Given problem 1: Find every line in the records below that contains the string "leaf", matching case exactly, and copy each of those lines.
━━━
If technical debt is managed knowledgeably and responsibly, it can be a helpful way for businesses to reduce costs in the short term. One place I worked over 15 years ago routinely “accrued” Technical Debt in the way that they handled their server environment. Rather than replacing servers every three years as their warranties ran out, this company would routinely keep servers active in their production environment that were five to seven years old. They understood that there was an increased risk of hardware failures from using older equipment, so they mitigated this by keeping a tremendous number of spare parts around.  As older servers were decommissioned, they were often added to the spare parts inventory rather than being redeployed or recycled.  For parts that failed frequently (like Compaq/HP merger-era RAID controllers) we bought extras so we would always have some in stock. In this case, for this company, accruing Technical Debt was a deliberate and prudent business strategy.

Types of Technical Debt

Something I didn’t realize until I started doing research for this post is that there are actually 4 separate classifications of Technical Debt. Technical Debt can either be prudent (like my example above) or reckless.  It can also be deliberate (again, like my example above) or it can be inadvertent. Applying those characteristics, then we end up with a sort of quadrant:

Where things get problematic, of course, is when different people from the same organization have conflicting perspectives on the nature of the Technical Debt. Management might think they’re being prudent by keeping an old server running, but their systems administrators might find that same behavior reckless because of reliability concerns.  There’s some really fertile ground for thought and conversation here, and honestly doing this research has changed my perspective about the whole Technical Debt concept.  Dealing with each one of these is probably worth another whole article.
━━━
Given problem 2: Write out the portion of the technical debt passage above word for word, starting at "Where things get" and ending at "another whole article.".
━━━
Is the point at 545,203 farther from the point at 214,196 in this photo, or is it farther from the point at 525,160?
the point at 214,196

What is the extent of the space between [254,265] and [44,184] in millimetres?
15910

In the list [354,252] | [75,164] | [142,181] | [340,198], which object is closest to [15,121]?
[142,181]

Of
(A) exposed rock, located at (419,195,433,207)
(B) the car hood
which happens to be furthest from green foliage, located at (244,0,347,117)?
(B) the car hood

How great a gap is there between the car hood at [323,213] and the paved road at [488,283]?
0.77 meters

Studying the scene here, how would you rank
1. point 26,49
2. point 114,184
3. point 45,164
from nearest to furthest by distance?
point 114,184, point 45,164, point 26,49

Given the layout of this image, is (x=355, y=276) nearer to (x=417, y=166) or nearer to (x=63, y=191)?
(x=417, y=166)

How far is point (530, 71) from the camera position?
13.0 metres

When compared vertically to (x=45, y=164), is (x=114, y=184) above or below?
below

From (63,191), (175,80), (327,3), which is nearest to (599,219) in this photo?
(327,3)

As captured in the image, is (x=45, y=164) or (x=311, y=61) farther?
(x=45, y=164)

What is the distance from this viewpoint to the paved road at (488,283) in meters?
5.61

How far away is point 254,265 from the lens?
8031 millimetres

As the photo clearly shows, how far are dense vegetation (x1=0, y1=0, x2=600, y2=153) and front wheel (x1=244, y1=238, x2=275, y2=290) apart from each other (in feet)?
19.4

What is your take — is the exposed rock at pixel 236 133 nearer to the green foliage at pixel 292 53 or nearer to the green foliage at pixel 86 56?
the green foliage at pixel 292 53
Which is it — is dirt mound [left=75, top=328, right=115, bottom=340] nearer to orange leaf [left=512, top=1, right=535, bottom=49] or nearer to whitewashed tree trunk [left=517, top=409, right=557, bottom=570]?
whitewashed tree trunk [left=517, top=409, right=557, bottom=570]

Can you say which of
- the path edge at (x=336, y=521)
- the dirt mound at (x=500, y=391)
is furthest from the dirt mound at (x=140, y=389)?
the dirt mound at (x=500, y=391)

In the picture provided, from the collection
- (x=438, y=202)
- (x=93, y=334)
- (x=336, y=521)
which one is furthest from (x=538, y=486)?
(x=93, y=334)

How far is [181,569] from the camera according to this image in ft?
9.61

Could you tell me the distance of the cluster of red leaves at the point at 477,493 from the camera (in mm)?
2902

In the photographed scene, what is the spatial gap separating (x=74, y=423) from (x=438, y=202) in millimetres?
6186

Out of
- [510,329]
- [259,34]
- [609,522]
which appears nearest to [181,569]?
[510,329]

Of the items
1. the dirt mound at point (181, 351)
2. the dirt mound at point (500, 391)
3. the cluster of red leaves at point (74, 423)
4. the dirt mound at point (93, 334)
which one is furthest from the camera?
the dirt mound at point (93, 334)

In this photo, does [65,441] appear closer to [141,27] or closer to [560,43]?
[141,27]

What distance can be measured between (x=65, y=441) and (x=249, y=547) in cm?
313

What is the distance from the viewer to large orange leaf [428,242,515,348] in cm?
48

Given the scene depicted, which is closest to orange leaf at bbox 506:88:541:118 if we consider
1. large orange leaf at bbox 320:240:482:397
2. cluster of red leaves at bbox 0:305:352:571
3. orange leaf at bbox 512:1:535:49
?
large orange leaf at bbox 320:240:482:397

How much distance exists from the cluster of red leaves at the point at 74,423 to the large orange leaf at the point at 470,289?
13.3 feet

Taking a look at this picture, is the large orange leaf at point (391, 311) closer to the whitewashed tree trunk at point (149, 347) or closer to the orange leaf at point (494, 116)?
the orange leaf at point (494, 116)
━━━
Finished answer 1:
Which is it — is dirt mound [left=75, top=328, right=115, bottom=340] nearer to orange leaf [left=512, top=1, right=535, bottom=49] or nearer to whitewashed tree trunk [left=517, top=409, right=557, bottom=570]?
What is the distance from the viewer to large orange leaf [428,242,515,348] in cm?
Given the scene depicted, which is closest to orange leaf at bbox 506:88:541:118 if we consider
1. large orange leaf at bbox 320:240:482:397
3. orange leaf at bbox 512:1:535:49
large orange leaf at bbox 320:240:482:397
How much distance exists from the cluster of red leaves at the point at 74,423 to the large orange leaf at the point at 470,289?
Taking a look at this picture, is the large orange leaf at point (391, 311) closer to the whitewashed tree trunk at point (149, 347) or closer to the orange leaf at point (494, 116)?
the orange leaf at point (494, 116)

Finished answer 2:
Where things get problematic, of course, is when different people from the same organization have conflicting perspectives on the nature of the Technical Debt. Management might think they’re being prudent by keeping an old server running, but their systems administrators might find that same behavior reckless because of reliability concerns.  There’s some really fertile ground for thought and conversation here, and honestly doing this research has changed my perspective about the whole Technical Debt concept.  Dealing with each one of these is probably worth another whole article.